§ **YOUR TASK**:
Give again, word for word, every line below from the one that has "Tanzania, site R11, 2010-10-20" through the one that has "genus: Canis", both included, and no others.

Stored data entries

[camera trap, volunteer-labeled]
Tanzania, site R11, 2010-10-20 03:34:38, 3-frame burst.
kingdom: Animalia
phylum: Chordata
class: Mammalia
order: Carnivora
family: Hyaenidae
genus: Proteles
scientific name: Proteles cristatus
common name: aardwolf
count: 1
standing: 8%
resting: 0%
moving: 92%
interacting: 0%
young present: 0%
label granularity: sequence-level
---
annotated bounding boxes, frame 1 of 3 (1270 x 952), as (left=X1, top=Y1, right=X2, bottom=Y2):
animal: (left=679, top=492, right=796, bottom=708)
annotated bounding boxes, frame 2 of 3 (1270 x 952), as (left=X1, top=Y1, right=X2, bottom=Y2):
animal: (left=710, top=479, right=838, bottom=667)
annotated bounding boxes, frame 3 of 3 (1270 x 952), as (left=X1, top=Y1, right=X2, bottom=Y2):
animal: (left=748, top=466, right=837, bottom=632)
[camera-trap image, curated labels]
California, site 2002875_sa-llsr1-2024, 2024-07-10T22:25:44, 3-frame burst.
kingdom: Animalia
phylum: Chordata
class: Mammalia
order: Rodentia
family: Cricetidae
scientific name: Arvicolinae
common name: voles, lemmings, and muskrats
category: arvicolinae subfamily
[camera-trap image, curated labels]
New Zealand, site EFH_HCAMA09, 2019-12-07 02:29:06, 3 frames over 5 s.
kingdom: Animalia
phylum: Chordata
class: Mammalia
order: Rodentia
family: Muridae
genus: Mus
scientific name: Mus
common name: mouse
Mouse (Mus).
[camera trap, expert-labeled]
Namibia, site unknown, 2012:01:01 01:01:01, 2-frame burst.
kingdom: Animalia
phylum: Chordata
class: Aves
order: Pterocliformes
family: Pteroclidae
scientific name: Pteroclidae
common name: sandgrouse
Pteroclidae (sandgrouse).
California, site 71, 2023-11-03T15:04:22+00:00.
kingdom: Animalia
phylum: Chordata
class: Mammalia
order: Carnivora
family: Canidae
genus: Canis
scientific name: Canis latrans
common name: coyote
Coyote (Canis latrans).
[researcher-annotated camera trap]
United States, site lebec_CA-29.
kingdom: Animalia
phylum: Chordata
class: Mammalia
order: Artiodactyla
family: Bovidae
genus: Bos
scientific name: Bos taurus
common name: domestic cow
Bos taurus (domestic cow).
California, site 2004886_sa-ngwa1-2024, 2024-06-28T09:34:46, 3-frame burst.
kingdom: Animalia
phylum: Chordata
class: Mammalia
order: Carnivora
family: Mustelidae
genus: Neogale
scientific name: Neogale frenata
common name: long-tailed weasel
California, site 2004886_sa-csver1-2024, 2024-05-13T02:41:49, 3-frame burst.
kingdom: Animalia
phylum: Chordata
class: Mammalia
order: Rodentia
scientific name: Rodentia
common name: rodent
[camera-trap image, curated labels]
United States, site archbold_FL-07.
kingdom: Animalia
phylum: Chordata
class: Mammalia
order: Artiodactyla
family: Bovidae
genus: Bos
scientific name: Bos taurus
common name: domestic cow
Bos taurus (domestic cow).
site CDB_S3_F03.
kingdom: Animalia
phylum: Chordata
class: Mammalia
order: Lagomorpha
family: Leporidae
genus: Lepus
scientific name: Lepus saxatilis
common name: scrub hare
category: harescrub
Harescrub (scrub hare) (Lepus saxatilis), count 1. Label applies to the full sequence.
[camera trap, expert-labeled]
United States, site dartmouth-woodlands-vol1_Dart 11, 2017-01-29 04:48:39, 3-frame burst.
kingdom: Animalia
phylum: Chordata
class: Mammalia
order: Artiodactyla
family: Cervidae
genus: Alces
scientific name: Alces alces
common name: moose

§ **ANSWER SPACE**:
Tanzania, site R11, 2010-10-20 03:34:38, 3-frame burst.
kingdom: Animalia
phylum: Chordata
class: Mammalia
order: Carnivora
family: Hyaenidae
genus: Proteles
scientific name: Proteles cristatus
common name: aardwolf
count: 1
standing: 8%
resting: 0%
moving: 92%
interacting: 0%
young present: 0%
label granularity: sequence-level
---
annotated bounding boxes, frame 1 of 3 (1270 x 952), as (left=X1, top=Y1, right=X2, bottom=Y2):
animal: (left=679, top=492, right=796, bottom=708)
annotated bounding boxes, frame 2 of 3 (1270 x 952), as (left=X1, top=Y1, right=X2, bottom=Y2):
animal: (left=710, top=479, right=838, bottom=667)
annotated bounding boxes, frame 3 of 3 (1270 x 952), as (left=X1, top=Y1, right=X2, bottom=Y2):
animal: (left=748, top=466, right=837, bottom=632)
[camera-trap image, curated labels]
California, site 2002875_sa-llsr1-2024, 2024-07-10T22:25:44, 3-frame burst.
kingdom: Animalia
phylum: Chordata
class: Mammalia
order: Rodentia
family: Cricetidae
scientific name: Arvicolinae
common name: voles, lemmings, and muskrats
category: arvicolinae subfamily
[camera-trap image, curated labels]
New Zealand, site EFH_HCAMA09, 2019-12-07 02:29:06, 3 frames over 5 s.
kingdom: Animalia
phylum: Chordata
class: Mammalia
order: Rodentia
family: Muridae
genus: Mus
scientific name: Mus
common name: mouse
Mouse (Mus).
[camera trap, expert-labeled]
Namibia, site unknown, 2012:01:01 01:01:01, 2-frame burst.
kingdom: Animalia
phylum: Chordata
class: Aves
order: Pterocliformes
family: Pteroclidae
scientific name: Pteroclidae
common name: sandgrouse
Pteroclidae (sandgrouse).
California, site 71, 2023-11-03T15:04:22+00:00.
kingdom: Animalia
phylum: Chordata
class: Mammalia
order: Carnivora
family: Canidae
genus: Canis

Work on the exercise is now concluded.